Spatial relationship data
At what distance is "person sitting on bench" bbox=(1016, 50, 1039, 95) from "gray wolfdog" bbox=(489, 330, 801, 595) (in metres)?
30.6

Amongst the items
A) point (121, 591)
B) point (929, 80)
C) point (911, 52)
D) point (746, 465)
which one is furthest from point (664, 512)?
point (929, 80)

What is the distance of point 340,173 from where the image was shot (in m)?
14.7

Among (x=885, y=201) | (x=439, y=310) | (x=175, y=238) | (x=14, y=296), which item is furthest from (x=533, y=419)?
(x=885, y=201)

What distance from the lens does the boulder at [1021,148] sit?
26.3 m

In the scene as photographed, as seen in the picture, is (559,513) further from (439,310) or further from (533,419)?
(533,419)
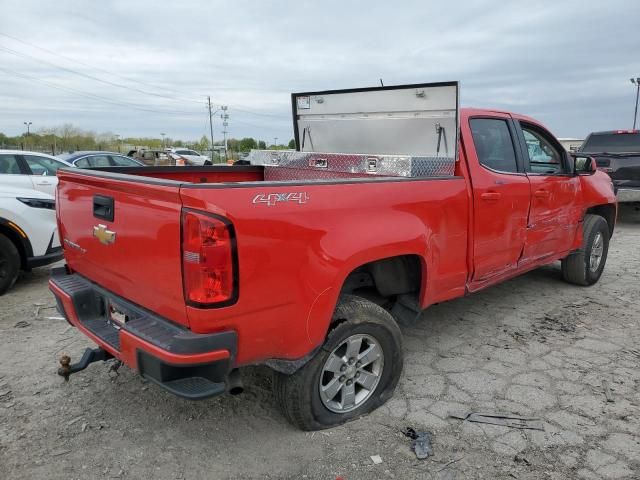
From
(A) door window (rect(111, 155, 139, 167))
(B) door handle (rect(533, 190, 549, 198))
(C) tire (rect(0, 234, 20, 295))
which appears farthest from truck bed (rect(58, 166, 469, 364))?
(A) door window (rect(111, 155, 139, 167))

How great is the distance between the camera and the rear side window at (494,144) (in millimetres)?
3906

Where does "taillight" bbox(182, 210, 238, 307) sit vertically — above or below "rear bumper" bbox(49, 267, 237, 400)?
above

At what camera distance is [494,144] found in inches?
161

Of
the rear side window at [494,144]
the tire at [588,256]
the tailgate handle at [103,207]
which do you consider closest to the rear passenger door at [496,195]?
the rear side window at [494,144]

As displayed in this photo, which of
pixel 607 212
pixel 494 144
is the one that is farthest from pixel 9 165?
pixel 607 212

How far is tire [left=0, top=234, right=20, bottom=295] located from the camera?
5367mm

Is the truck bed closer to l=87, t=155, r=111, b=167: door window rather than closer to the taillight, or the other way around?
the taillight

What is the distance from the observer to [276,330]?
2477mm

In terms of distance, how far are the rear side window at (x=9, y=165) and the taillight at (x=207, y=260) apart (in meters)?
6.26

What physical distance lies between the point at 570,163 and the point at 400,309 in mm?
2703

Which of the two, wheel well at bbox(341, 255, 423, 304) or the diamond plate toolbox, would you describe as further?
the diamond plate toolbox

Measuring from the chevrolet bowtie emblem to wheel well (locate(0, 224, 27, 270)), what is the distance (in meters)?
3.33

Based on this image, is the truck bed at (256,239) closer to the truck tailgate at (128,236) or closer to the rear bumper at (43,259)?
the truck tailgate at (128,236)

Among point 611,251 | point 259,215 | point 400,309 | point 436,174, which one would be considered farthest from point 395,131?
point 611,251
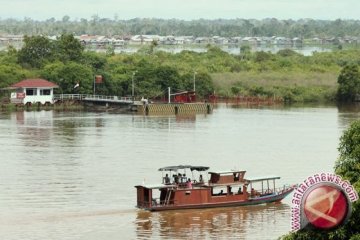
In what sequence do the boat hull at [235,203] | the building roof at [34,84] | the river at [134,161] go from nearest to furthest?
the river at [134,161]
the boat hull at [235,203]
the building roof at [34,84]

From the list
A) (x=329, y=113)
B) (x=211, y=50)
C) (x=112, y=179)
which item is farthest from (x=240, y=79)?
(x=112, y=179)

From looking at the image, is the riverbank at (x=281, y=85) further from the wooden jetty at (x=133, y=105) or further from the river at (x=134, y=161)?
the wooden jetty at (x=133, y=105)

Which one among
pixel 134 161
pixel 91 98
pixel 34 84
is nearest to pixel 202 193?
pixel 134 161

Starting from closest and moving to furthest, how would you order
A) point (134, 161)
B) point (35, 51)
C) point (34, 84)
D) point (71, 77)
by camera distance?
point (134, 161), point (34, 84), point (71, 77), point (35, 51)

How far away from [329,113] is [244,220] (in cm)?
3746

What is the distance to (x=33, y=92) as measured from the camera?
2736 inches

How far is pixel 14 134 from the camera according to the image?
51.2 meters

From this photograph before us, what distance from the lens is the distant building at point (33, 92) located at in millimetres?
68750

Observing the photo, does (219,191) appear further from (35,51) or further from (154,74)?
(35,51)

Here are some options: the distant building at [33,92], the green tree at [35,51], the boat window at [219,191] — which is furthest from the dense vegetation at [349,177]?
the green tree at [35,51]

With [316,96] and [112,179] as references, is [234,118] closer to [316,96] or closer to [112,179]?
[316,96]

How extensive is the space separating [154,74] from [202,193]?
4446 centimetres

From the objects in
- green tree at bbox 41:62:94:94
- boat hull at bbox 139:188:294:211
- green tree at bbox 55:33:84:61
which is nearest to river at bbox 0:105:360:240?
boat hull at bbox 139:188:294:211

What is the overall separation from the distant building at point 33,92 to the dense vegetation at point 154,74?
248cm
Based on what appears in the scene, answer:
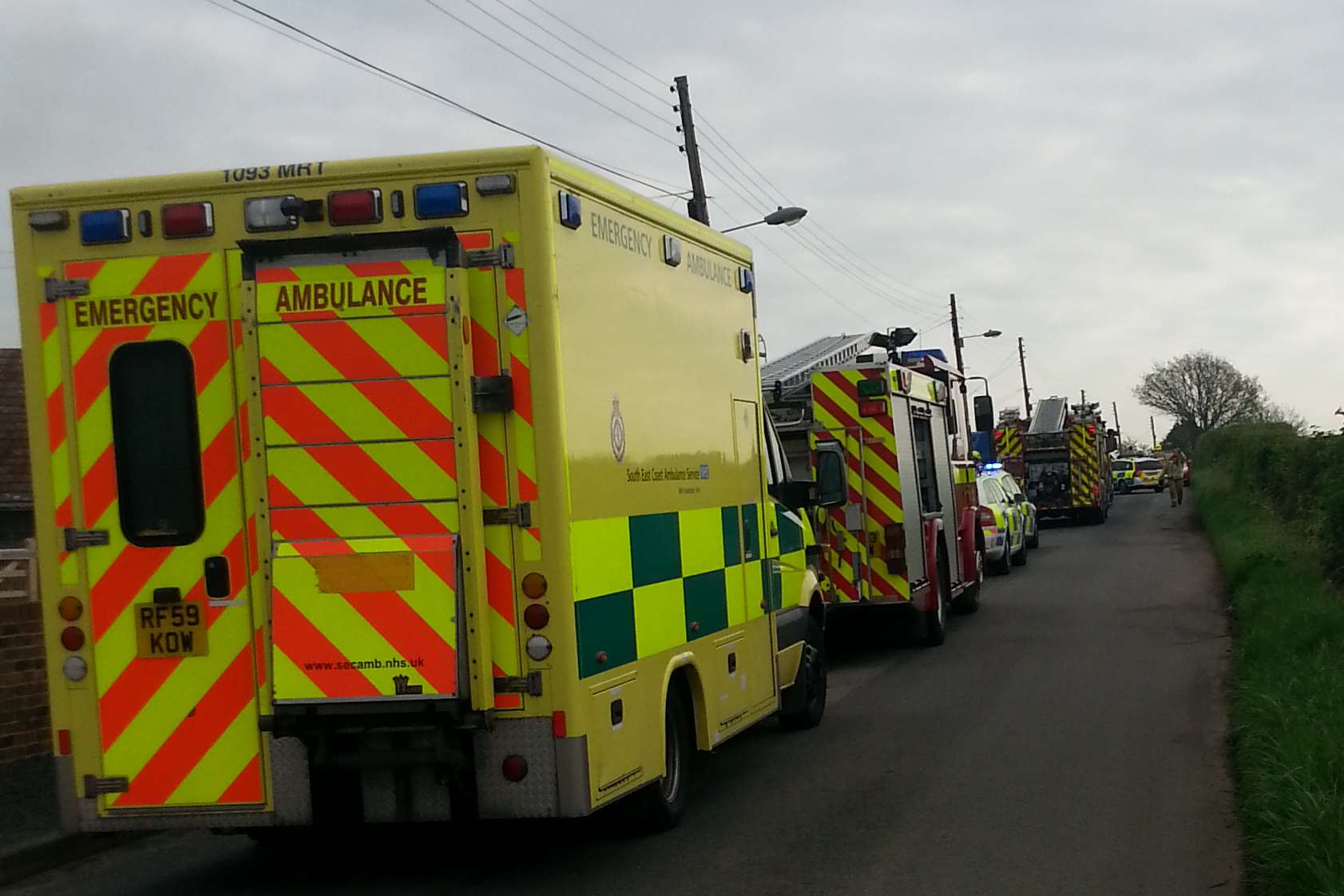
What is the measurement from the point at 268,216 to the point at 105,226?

--

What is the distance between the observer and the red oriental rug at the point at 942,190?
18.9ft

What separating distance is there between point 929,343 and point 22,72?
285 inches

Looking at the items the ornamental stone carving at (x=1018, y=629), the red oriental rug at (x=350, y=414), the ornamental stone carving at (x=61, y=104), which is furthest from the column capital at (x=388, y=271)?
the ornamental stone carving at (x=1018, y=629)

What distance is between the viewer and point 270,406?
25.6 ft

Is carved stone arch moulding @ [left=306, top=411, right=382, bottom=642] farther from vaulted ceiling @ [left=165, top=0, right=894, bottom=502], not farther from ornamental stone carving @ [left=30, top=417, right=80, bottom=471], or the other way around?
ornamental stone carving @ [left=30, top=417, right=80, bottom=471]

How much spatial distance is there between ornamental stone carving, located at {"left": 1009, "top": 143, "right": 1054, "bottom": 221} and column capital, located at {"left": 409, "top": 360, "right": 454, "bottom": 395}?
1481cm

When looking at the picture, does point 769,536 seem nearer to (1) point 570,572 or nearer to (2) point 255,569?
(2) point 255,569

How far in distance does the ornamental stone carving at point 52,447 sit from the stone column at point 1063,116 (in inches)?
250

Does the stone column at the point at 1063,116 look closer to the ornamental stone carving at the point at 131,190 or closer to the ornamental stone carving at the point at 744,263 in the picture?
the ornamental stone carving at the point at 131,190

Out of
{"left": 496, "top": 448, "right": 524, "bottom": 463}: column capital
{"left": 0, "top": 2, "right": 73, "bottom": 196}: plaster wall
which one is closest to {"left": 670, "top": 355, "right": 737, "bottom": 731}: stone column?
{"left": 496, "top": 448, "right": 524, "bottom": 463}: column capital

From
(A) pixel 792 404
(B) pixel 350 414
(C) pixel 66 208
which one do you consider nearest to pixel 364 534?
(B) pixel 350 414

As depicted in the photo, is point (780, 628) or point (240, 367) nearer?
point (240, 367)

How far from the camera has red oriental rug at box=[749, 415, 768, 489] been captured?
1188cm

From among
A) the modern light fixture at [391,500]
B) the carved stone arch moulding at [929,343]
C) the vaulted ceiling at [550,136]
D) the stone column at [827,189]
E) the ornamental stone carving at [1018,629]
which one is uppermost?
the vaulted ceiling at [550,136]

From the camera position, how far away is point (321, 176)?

=== REQUIRED TASK ===
Please list every line of the material above that contains the string "located". Case counts.

=== EXERCISE OUTPUT ===
How far is tire [left=0, top=234, right=20, bottom=295] located from the camera?
From this photograph before us, what distance from the lens is the distant building at point (33, 92) located at in millimetres?
How much spatial distance is there between ornamental stone carving, located at {"left": 1009, "top": 143, "right": 1054, "bottom": 221} and column capital, located at {"left": 409, "top": 360, "right": 454, "bottom": 395}?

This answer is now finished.